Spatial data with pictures
——

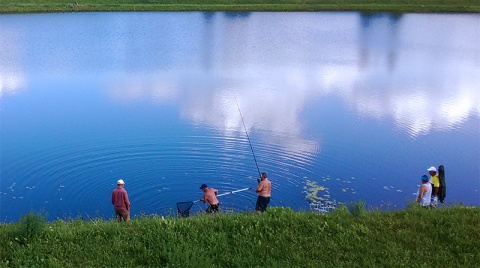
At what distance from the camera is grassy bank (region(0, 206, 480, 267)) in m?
9.35

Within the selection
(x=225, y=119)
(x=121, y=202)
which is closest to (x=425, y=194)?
(x=121, y=202)

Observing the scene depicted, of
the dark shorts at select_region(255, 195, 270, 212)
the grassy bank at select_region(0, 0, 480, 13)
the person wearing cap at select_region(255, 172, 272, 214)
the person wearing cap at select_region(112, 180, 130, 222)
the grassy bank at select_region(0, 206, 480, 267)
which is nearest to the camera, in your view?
the grassy bank at select_region(0, 206, 480, 267)

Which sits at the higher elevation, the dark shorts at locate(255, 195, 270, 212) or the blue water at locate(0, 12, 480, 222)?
the blue water at locate(0, 12, 480, 222)

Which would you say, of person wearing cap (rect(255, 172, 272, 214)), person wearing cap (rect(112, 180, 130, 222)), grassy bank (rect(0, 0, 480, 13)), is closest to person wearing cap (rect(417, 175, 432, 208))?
person wearing cap (rect(255, 172, 272, 214))

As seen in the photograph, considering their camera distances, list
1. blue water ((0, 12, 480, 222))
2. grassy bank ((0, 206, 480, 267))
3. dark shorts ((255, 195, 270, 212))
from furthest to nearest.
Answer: blue water ((0, 12, 480, 222))
dark shorts ((255, 195, 270, 212))
grassy bank ((0, 206, 480, 267))

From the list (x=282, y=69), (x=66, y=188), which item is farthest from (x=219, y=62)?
(x=66, y=188)

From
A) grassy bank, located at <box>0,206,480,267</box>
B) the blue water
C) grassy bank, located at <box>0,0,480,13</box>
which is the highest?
grassy bank, located at <box>0,0,480,13</box>

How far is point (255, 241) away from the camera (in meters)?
10.0

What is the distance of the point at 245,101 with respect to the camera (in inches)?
1048

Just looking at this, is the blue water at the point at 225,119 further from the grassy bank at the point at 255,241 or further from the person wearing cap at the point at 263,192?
the grassy bank at the point at 255,241

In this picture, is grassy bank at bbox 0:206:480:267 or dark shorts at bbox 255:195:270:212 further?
dark shorts at bbox 255:195:270:212

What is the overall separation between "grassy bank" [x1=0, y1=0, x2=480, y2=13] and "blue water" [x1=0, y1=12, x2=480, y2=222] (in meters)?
12.9

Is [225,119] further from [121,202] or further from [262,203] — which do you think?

——

WHAT NEEDS TO BE DONE | Quote all of the data above word for word, omitting the pictures.

TASK OUTPUT |
At what distance from the camera is grassy bank (region(0, 206, 480, 267)) in m?
9.35

Within the selection
(x=225, y=119)
(x=121, y=202)
which is closest to (x=425, y=194)?
(x=121, y=202)

Observing the scene depicted, of
the dark shorts at select_region(255, 195, 270, 212)
the grassy bank at select_region(0, 0, 480, 13)
the person wearing cap at select_region(255, 172, 272, 214)
the person wearing cap at select_region(112, 180, 130, 222)
the grassy bank at select_region(0, 206, 480, 267)
which is nearest to the camera, in your view?
the grassy bank at select_region(0, 206, 480, 267)

Which sits at the higher elevation, the dark shorts at locate(255, 195, 270, 212) or the blue water at locate(0, 12, 480, 222)?
the blue water at locate(0, 12, 480, 222)

Which would you say, of person wearing cap (rect(255, 172, 272, 214)), person wearing cap (rect(112, 180, 130, 222)), grassy bank (rect(0, 0, 480, 13)), is closest to person wearing cap (rect(417, 175, 432, 208))?
person wearing cap (rect(255, 172, 272, 214))

As seen in the photograph, considering their camera distances, list
1. blue water ((0, 12, 480, 222))
2. grassy bank ((0, 206, 480, 267))
3. dark shorts ((255, 195, 270, 212))
from furthest to nearest.
Answer: blue water ((0, 12, 480, 222))
dark shorts ((255, 195, 270, 212))
grassy bank ((0, 206, 480, 267))

From the list (x=282, y=69), (x=66, y=188), which item is farthest from (x=219, y=62)?
(x=66, y=188)

From
A) grassy bank, located at <box>0,206,480,267</box>
B) the blue water
C) grassy bank, located at <box>0,0,480,13</box>
which is the highest?
grassy bank, located at <box>0,0,480,13</box>

How far is point (255, 241) away from the camera (in meters)?
10.0

What is the distance of the point at 245,101 with respect to the camera (in inches)?
1048

Just looking at this, is the blue water at the point at 225,119 further from the grassy bank at the point at 255,241 or further from the person wearing cap at the point at 263,192?
the grassy bank at the point at 255,241

In this picture, is grassy bank at bbox 0:206:480:267 or dark shorts at bbox 255:195:270:212 further?
dark shorts at bbox 255:195:270:212

What is the overall separation between "grassy bank" [x1=0, y1=0, x2=480, y2=13] and "blue water" [x1=0, y1=12, x2=480, y2=222] (in meters)?
12.9

Is [225,119] further from [121,202] or further from [262,203] — which do you think?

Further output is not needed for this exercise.